Sankaranarayanan believes there is enormous potential for advancing the safety of autonomous driving using a low-cost, highly scalable technology that leverages existing infrastructure surrounding vehicles on roads and highways.

With the onset of autonomous vehicles, machine reading of traffic markings will be a required capability. This project will help us to understand what kind of changes and new technologies we need to develop in order to meet the need of both human interactions and interactions with modern cameras in the vehicle.

Gobinda Saha, Global Technical Director – Traffic Solutions , PPG Industries

“The potential of rapid scalability is what excites me most about this project,” says Sankaranarayanan. “If in two years’ time you make an improvement to the paint combination that requires a slightly different shade or hue, you can implement that change whenever those roads are due to have pavement markings replenished. Within a matter of years, nearly every street in Pennsylvania can benefit from the technology.”

Currently, the team is collecting spectral signatures associated with various paints to find a combination of paints which look the same to the human eye but appear maximally different to a spectral camera. When the team identifies the right paint combination and their wavelengths, they will build a spectral camera which can lock on to these two signals and enter testing with autonomous vehicles.

Sankaranarayanan credits the PITA program for identifying the potential synergy between his group’s expertise and PPG’s interests. Pioneered by CMU in the 1980s, Western Pennsylvania has a rich history of over 30 years in autonomous driving research from academia, industry, and startups. Sankaranarayanan believes there are natural partners around Pittsburgh who could deploy the team’s infrared paint technology in their test beds.

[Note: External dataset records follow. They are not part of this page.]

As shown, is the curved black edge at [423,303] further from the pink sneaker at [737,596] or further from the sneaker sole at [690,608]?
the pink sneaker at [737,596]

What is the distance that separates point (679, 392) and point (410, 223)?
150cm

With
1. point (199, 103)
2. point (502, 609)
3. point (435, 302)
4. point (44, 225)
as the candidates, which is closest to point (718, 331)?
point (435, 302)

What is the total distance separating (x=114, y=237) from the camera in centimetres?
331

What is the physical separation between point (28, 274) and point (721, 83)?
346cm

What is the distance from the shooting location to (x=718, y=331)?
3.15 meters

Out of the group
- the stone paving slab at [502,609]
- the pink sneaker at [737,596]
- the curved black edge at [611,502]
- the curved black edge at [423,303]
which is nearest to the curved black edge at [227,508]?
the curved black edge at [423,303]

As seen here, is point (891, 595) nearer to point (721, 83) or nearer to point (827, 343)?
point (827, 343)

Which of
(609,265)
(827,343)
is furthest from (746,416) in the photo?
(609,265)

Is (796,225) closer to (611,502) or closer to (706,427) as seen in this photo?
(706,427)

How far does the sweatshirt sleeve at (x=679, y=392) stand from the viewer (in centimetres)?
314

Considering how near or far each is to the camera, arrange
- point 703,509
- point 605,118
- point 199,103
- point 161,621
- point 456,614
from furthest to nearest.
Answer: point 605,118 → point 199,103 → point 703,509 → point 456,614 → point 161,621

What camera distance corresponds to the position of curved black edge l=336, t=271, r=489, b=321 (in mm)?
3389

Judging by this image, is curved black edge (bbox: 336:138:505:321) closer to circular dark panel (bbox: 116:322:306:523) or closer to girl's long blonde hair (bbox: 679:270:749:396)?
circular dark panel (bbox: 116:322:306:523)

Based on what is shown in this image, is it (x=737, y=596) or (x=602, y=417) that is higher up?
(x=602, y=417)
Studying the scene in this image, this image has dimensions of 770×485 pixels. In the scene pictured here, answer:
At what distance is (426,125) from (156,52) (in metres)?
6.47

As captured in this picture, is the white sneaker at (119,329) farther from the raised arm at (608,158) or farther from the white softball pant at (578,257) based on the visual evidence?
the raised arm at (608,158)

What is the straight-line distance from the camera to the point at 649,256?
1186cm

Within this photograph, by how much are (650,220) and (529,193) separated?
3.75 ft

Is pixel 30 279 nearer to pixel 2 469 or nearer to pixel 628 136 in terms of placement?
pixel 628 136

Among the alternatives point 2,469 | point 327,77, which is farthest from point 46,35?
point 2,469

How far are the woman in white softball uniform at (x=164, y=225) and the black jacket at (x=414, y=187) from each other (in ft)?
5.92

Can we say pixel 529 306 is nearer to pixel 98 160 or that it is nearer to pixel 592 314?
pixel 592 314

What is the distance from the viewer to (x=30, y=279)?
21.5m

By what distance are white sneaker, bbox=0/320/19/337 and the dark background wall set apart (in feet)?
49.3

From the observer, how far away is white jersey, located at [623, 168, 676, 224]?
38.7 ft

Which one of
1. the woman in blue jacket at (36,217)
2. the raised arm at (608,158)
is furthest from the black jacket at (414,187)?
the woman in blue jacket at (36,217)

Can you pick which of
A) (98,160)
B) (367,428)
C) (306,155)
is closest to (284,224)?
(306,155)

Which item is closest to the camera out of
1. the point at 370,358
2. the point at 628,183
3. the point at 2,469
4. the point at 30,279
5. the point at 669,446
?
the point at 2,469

“I’m hopeful that there will be greater adoption of the technologies for assisting drivers in various ways because that will naturally lead to greater safety when it comes to navigating our streets,” says Sankaranarayanan. “If you can augment the infrastructure around a vehicle to make it safer and easier to drive, that benefits all of Pennsylvania. If successful here, the test that we're running in its [Pittsburgh] application then extends itself nationwide and potentially worldwide.”